_PAGE EXTRACT_:
* * *

Our conversation led us into discussion about how far Mr. Rogers’s philosophy can extend into today’s world.

Marielle Heller
Photo: TriStar Pictures

Fred Rogers had no shortage of simple yet beautiful sayings pertaining to countless people and professions, including, it appears, journalists. In a nugget from the recent New York Times profile of Tom Hanks, archival documents revealed that Mr. Rogers had laid out the principles that he hoped his Esquire profiler, Tom Junod, would adhere to when writing about him. Among them were “journalists are human beings not stenographers, human beings not automatons” and “be aware of celebrating the wonders of creation.” Junod’s piece did, ultimately, become a tribute to the life-altering power of Mr. Rogers’s empathic power and serves as the inspiration for the new film A Beautiful Day in the Neighborhood.

“Wasn’t that so beautiful?” remarked the film’s director, Marielle Heller, when I broached the subject of Rogers’s journalistic pillars with her. I admitted that I could not feign the impartiality of an automaton in our conversation given how deeply the film moved me. After delivering two films where tenderness broke through the facades of more hardened characters, 2015’s The Diary of a Teenage Girl and 2018’s Can You Ever Forgive Me?, Heller’s third feature fully embraces sincerity and rejects cynicism without ever feeling cloying or corny.

* * *

_STATED EXERCISE 1_: In how many lines of the listing does the string "cell" appear, with case counting? Count them and reply with the number alone.
The listing is unrelated to the Marielle Heller passage.

* * *

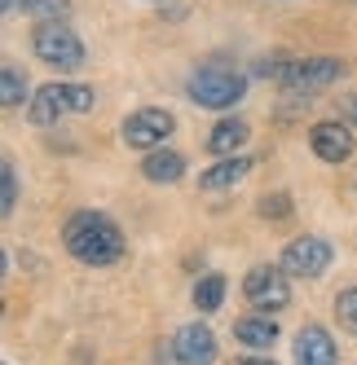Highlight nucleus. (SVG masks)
Wrapping results in <instances>:
<instances>
[{"instance_id": "1", "label": "nucleus", "mask_w": 357, "mask_h": 365, "mask_svg": "<svg viewBox=\"0 0 357 365\" xmlns=\"http://www.w3.org/2000/svg\"><path fill=\"white\" fill-rule=\"evenodd\" d=\"M62 242L66 251L80 259V264H115V259L124 255V233L111 216H101V212H75L62 229Z\"/></svg>"}, {"instance_id": "2", "label": "nucleus", "mask_w": 357, "mask_h": 365, "mask_svg": "<svg viewBox=\"0 0 357 365\" xmlns=\"http://www.w3.org/2000/svg\"><path fill=\"white\" fill-rule=\"evenodd\" d=\"M186 93H190L194 106L229 110L234 101H243V93H247V75H238V71H229V66H216V62H212V66H198V71L190 75Z\"/></svg>"}, {"instance_id": "3", "label": "nucleus", "mask_w": 357, "mask_h": 365, "mask_svg": "<svg viewBox=\"0 0 357 365\" xmlns=\"http://www.w3.org/2000/svg\"><path fill=\"white\" fill-rule=\"evenodd\" d=\"M93 88H84V84H44L31 101H27V119L36 123V128H49V123H58L62 115H84V110H93Z\"/></svg>"}, {"instance_id": "4", "label": "nucleus", "mask_w": 357, "mask_h": 365, "mask_svg": "<svg viewBox=\"0 0 357 365\" xmlns=\"http://www.w3.org/2000/svg\"><path fill=\"white\" fill-rule=\"evenodd\" d=\"M31 48H36L40 62L58 66V71H80V66L89 62L84 40L75 36L66 22H40V27L31 31Z\"/></svg>"}, {"instance_id": "5", "label": "nucleus", "mask_w": 357, "mask_h": 365, "mask_svg": "<svg viewBox=\"0 0 357 365\" xmlns=\"http://www.w3.org/2000/svg\"><path fill=\"white\" fill-rule=\"evenodd\" d=\"M344 71L348 66L340 58H300V62L287 66V75L278 84H283L287 97H304V101H309L313 93H322V88H331L336 80H344Z\"/></svg>"}, {"instance_id": "6", "label": "nucleus", "mask_w": 357, "mask_h": 365, "mask_svg": "<svg viewBox=\"0 0 357 365\" xmlns=\"http://www.w3.org/2000/svg\"><path fill=\"white\" fill-rule=\"evenodd\" d=\"M172 128H176V119L164 106L133 110L129 119H124V145H133V150H159L172 137Z\"/></svg>"}, {"instance_id": "7", "label": "nucleus", "mask_w": 357, "mask_h": 365, "mask_svg": "<svg viewBox=\"0 0 357 365\" xmlns=\"http://www.w3.org/2000/svg\"><path fill=\"white\" fill-rule=\"evenodd\" d=\"M331 259H336V251H331V242L326 238H296V242H287V251H283V273H296V277H322L326 269H331Z\"/></svg>"}, {"instance_id": "8", "label": "nucleus", "mask_w": 357, "mask_h": 365, "mask_svg": "<svg viewBox=\"0 0 357 365\" xmlns=\"http://www.w3.org/2000/svg\"><path fill=\"white\" fill-rule=\"evenodd\" d=\"M309 145L322 163H348L353 150H357V137L348 133L344 119H322V123L309 128Z\"/></svg>"}, {"instance_id": "9", "label": "nucleus", "mask_w": 357, "mask_h": 365, "mask_svg": "<svg viewBox=\"0 0 357 365\" xmlns=\"http://www.w3.org/2000/svg\"><path fill=\"white\" fill-rule=\"evenodd\" d=\"M243 291H247V299L256 304V308H287L291 304V286H287V273H278V269H269V264H256L247 277H243Z\"/></svg>"}, {"instance_id": "10", "label": "nucleus", "mask_w": 357, "mask_h": 365, "mask_svg": "<svg viewBox=\"0 0 357 365\" xmlns=\"http://www.w3.org/2000/svg\"><path fill=\"white\" fill-rule=\"evenodd\" d=\"M172 356L181 361V365H212V361H216V334L203 326V322H190V326L176 330Z\"/></svg>"}, {"instance_id": "11", "label": "nucleus", "mask_w": 357, "mask_h": 365, "mask_svg": "<svg viewBox=\"0 0 357 365\" xmlns=\"http://www.w3.org/2000/svg\"><path fill=\"white\" fill-rule=\"evenodd\" d=\"M336 339H331L326 326H304L296 334V365H336Z\"/></svg>"}, {"instance_id": "12", "label": "nucleus", "mask_w": 357, "mask_h": 365, "mask_svg": "<svg viewBox=\"0 0 357 365\" xmlns=\"http://www.w3.org/2000/svg\"><path fill=\"white\" fill-rule=\"evenodd\" d=\"M141 176L155 180V185H172V180L186 176V159L176 150H150L141 159Z\"/></svg>"}, {"instance_id": "13", "label": "nucleus", "mask_w": 357, "mask_h": 365, "mask_svg": "<svg viewBox=\"0 0 357 365\" xmlns=\"http://www.w3.org/2000/svg\"><path fill=\"white\" fill-rule=\"evenodd\" d=\"M247 137H251L247 119H221L212 133H208V150H212V154H221V159H234V150H238Z\"/></svg>"}, {"instance_id": "14", "label": "nucleus", "mask_w": 357, "mask_h": 365, "mask_svg": "<svg viewBox=\"0 0 357 365\" xmlns=\"http://www.w3.org/2000/svg\"><path fill=\"white\" fill-rule=\"evenodd\" d=\"M251 172V159H243V154H234V159H221V163H212L208 172L198 176V185L203 190H229V185H238V180Z\"/></svg>"}, {"instance_id": "15", "label": "nucleus", "mask_w": 357, "mask_h": 365, "mask_svg": "<svg viewBox=\"0 0 357 365\" xmlns=\"http://www.w3.org/2000/svg\"><path fill=\"white\" fill-rule=\"evenodd\" d=\"M234 339L238 344H251V348H269L278 339V322L273 317H243L234 326Z\"/></svg>"}, {"instance_id": "16", "label": "nucleus", "mask_w": 357, "mask_h": 365, "mask_svg": "<svg viewBox=\"0 0 357 365\" xmlns=\"http://www.w3.org/2000/svg\"><path fill=\"white\" fill-rule=\"evenodd\" d=\"M5 9H22V14H31L40 22H62L66 18V0H5Z\"/></svg>"}, {"instance_id": "17", "label": "nucleus", "mask_w": 357, "mask_h": 365, "mask_svg": "<svg viewBox=\"0 0 357 365\" xmlns=\"http://www.w3.org/2000/svg\"><path fill=\"white\" fill-rule=\"evenodd\" d=\"M221 299H225V277L221 273H208V277L194 282V308L198 312H216Z\"/></svg>"}, {"instance_id": "18", "label": "nucleus", "mask_w": 357, "mask_h": 365, "mask_svg": "<svg viewBox=\"0 0 357 365\" xmlns=\"http://www.w3.org/2000/svg\"><path fill=\"white\" fill-rule=\"evenodd\" d=\"M0 101H5V106H22V101H31L27 97V75H22L18 66L0 71Z\"/></svg>"}, {"instance_id": "19", "label": "nucleus", "mask_w": 357, "mask_h": 365, "mask_svg": "<svg viewBox=\"0 0 357 365\" xmlns=\"http://www.w3.org/2000/svg\"><path fill=\"white\" fill-rule=\"evenodd\" d=\"M336 317H340V326H344V330H353V334H357V286H348V291H340V295H336Z\"/></svg>"}, {"instance_id": "20", "label": "nucleus", "mask_w": 357, "mask_h": 365, "mask_svg": "<svg viewBox=\"0 0 357 365\" xmlns=\"http://www.w3.org/2000/svg\"><path fill=\"white\" fill-rule=\"evenodd\" d=\"M261 216H273V220L291 216V198H287V194H265V198H261Z\"/></svg>"}, {"instance_id": "21", "label": "nucleus", "mask_w": 357, "mask_h": 365, "mask_svg": "<svg viewBox=\"0 0 357 365\" xmlns=\"http://www.w3.org/2000/svg\"><path fill=\"white\" fill-rule=\"evenodd\" d=\"M0 180H5V212H14V202H18V176H14V163L5 159V168H0Z\"/></svg>"}, {"instance_id": "22", "label": "nucleus", "mask_w": 357, "mask_h": 365, "mask_svg": "<svg viewBox=\"0 0 357 365\" xmlns=\"http://www.w3.org/2000/svg\"><path fill=\"white\" fill-rule=\"evenodd\" d=\"M340 115H344V119H348V123H357V93H353V97H344V101H340Z\"/></svg>"}, {"instance_id": "23", "label": "nucleus", "mask_w": 357, "mask_h": 365, "mask_svg": "<svg viewBox=\"0 0 357 365\" xmlns=\"http://www.w3.org/2000/svg\"><path fill=\"white\" fill-rule=\"evenodd\" d=\"M238 365H273V361H265V356H243Z\"/></svg>"}]
</instances>
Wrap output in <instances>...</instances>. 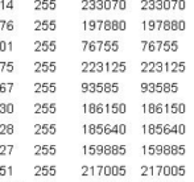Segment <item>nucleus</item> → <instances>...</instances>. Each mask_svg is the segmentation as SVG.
I'll return each instance as SVG.
<instances>
[{
	"label": "nucleus",
	"instance_id": "obj_1",
	"mask_svg": "<svg viewBox=\"0 0 194 182\" xmlns=\"http://www.w3.org/2000/svg\"><path fill=\"white\" fill-rule=\"evenodd\" d=\"M13 112H15V106H13V103L8 102V103H7V114H13Z\"/></svg>",
	"mask_w": 194,
	"mask_h": 182
},
{
	"label": "nucleus",
	"instance_id": "obj_2",
	"mask_svg": "<svg viewBox=\"0 0 194 182\" xmlns=\"http://www.w3.org/2000/svg\"><path fill=\"white\" fill-rule=\"evenodd\" d=\"M15 131V125L12 124V123H8L7 124V135H12Z\"/></svg>",
	"mask_w": 194,
	"mask_h": 182
},
{
	"label": "nucleus",
	"instance_id": "obj_3",
	"mask_svg": "<svg viewBox=\"0 0 194 182\" xmlns=\"http://www.w3.org/2000/svg\"><path fill=\"white\" fill-rule=\"evenodd\" d=\"M6 50H8V42L0 41V52H6Z\"/></svg>",
	"mask_w": 194,
	"mask_h": 182
},
{
	"label": "nucleus",
	"instance_id": "obj_4",
	"mask_svg": "<svg viewBox=\"0 0 194 182\" xmlns=\"http://www.w3.org/2000/svg\"><path fill=\"white\" fill-rule=\"evenodd\" d=\"M56 28H57V21L54 20H50V23H49V31H56Z\"/></svg>",
	"mask_w": 194,
	"mask_h": 182
},
{
	"label": "nucleus",
	"instance_id": "obj_5",
	"mask_svg": "<svg viewBox=\"0 0 194 182\" xmlns=\"http://www.w3.org/2000/svg\"><path fill=\"white\" fill-rule=\"evenodd\" d=\"M13 27H15V24H13V20H8L7 21V25H6V29L7 31H13Z\"/></svg>",
	"mask_w": 194,
	"mask_h": 182
},
{
	"label": "nucleus",
	"instance_id": "obj_6",
	"mask_svg": "<svg viewBox=\"0 0 194 182\" xmlns=\"http://www.w3.org/2000/svg\"><path fill=\"white\" fill-rule=\"evenodd\" d=\"M56 7H57V2L56 0H50V2H49V11H54Z\"/></svg>",
	"mask_w": 194,
	"mask_h": 182
},
{
	"label": "nucleus",
	"instance_id": "obj_7",
	"mask_svg": "<svg viewBox=\"0 0 194 182\" xmlns=\"http://www.w3.org/2000/svg\"><path fill=\"white\" fill-rule=\"evenodd\" d=\"M56 48H57V42L54 40H52L50 45H49V52H56Z\"/></svg>",
	"mask_w": 194,
	"mask_h": 182
},
{
	"label": "nucleus",
	"instance_id": "obj_8",
	"mask_svg": "<svg viewBox=\"0 0 194 182\" xmlns=\"http://www.w3.org/2000/svg\"><path fill=\"white\" fill-rule=\"evenodd\" d=\"M13 66H15V63L11 61V62H8L7 63V67H6V71H8V73H12L13 71Z\"/></svg>",
	"mask_w": 194,
	"mask_h": 182
},
{
	"label": "nucleus",
	"instance_id": "obj_9",
	"mask_svg": "<svg viewBox=\"0 0 194 182\" xmlns=\"http://www.w3.org/2000/svg\"><path fill=\"white\" fill-rule=\"evenodd\" d=\"M56 67H57L56 62L52 61V62H50V65H49V73H56Z\"/></svg>",
	"mask_w": 194,
	"mask_h": 182
},
{
	"label": "nucleus",
	"instance_id": "obj_10",
	"mask_svg": "<svg viewBox=\"0 0 194 182\" xmlns=\"http://www.w3.org/2000/svg\"><path fill=\"white\" fill-rule=\"evenodd\" d=\"M49 92H52V94L56 92V82H50V86H49Z\"/></svg>",
	"mask_w": 194,
	"mask_h": 182
},
{
	"label": "nucleus",
	"instance_id": "obj_11",
	"mask_svg": "<svg viewBox=\"0 0 194 182\" xmlns=\"http://www.w3.org/2000/svg\"><path fill=\"white\" fill-rule=\"evenodd\" d=\"M13 6H15L13 0H8V2H7V6H6V9H13Z\"/></svg>",
	"mask_w": 194,
	"mask_h": 182
},
{
	"label": "nucleus",
	"instance_id": "obj_12",
	"mask_svg": "<svg viewBox=\"0 0 194 182\" xmlns=\"http://www.w3.org/2000/svg\"><path fill=\"white\" fill-rule=\"evenodd\" d=\"M13 86H15V83H13V82H8V83H7V91H8V92H11V91H12V88H13Z\"/></svg>",
	"mask_w": 194,
	"mask_h": 182
},
{
	"label": "nucleus",
	"instance_id": "obj_13",
	"mask_svg": "<svg viewBox=\"0 0 194 182\" xmlns=\"http://www.w3.org/2000/svg\"><path fill=\"white\" fill-rule=\"evenodd\" d=\"M12 48H13V42L12 41H8V50L12 52Z\"/></svg>",
	"mask_w": 194,
	"mask_h": 182
},
{
	"label": "nucleus",
	"instance_id": "obj_14",
	"mask_svg": "<svg viewBox=\"0 0 194 182\" xmlns=\"http://www.w3.org/2000/svg\"><path fill=\"white\" fill-rule=\"evenodd\" d=\"M12 171H13V169H12V166L9 165V166H8V174H9V176H12Z\"/></svg>",
	"mask_w": 194,
	"mask_h": 182
}]
</instances>
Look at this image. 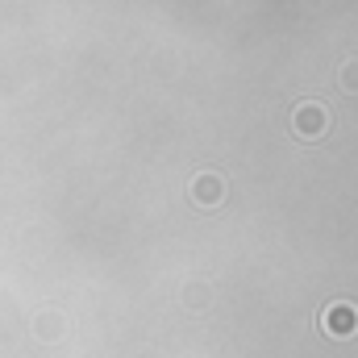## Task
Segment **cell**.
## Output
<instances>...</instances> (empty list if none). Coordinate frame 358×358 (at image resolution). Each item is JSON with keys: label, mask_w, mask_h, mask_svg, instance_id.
<instances>
[{"label": "cell", "mask_w": 358, "mask_h": 358, "mask_svg": "<svg viewBox=\"0 0 358 358\" xmlns=\"http://www.w3.org/2000/svg\"><path fill=\"white\" fill-rule=\"evenodd\" d=\"M321 325H325V334H334V338H350V334H358V308L338 300V304L325 308Z\"/></svg>", "instance_id": "6da1fadb"}, {"label": "cell", "mask_w": 358, "mask_h": 358, "mask_svg": "<svg viewBox=\"0 0 358 358\" xmlns=\"http://www.w3.org/2000/svg\"><path fill=\"white\" fill-rule=\"evenodd\" d=\"M296 134H304V138L325 134V108L321 104H300L296 108Z\"/></svg>", "instance_id": "7a4b0ae2"}, {"label": "cell", "mask_w": 358, "mask_h": 358, "mask_svg": "<svg viewBox=\"0 0 358 358\" xmlns=\"http://www.w3.org/2000/svg\"><path fill=\"white\" fill-rule=\"evenodd\" d=\"M221 192H225V187H221V179H217V176H200V179H196V200H200V204L221 200Z\"/></svg>", "instance_id": "3957f363"}]
</instances>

* * *

_STATED EXERCISE 2_: Output the section of the Marielle Heller passage starting with "Fred Rogers had" and going on through "in the Neighborhood.", copied word for word.

_EXERCISE ANSWER 1_: 2

_EXERCISE ANSWER 2_:
Fred Rogers had no shortage of simple yet beautiful sayings pertaining to countless people and professions, including, it appears, journalists. In a nugget from the recent New York Times profile of Tom Hanks, archival documents revealed that Mr. Rogers had laid out the principles that he hoped his Esquire profiler, Tom Junod, would adhere to when writing about him. Among them were “journalists are human beings not stenographers, human beings not automatons” and “be aware of celebrating the wonders of creation.” Junod’s piece did, ultimately, become a tribute to the life-altering power of Mr. Rogers’s empathic power and serves as the inspiration for the new film A Beautiful Day in the Neighborhood.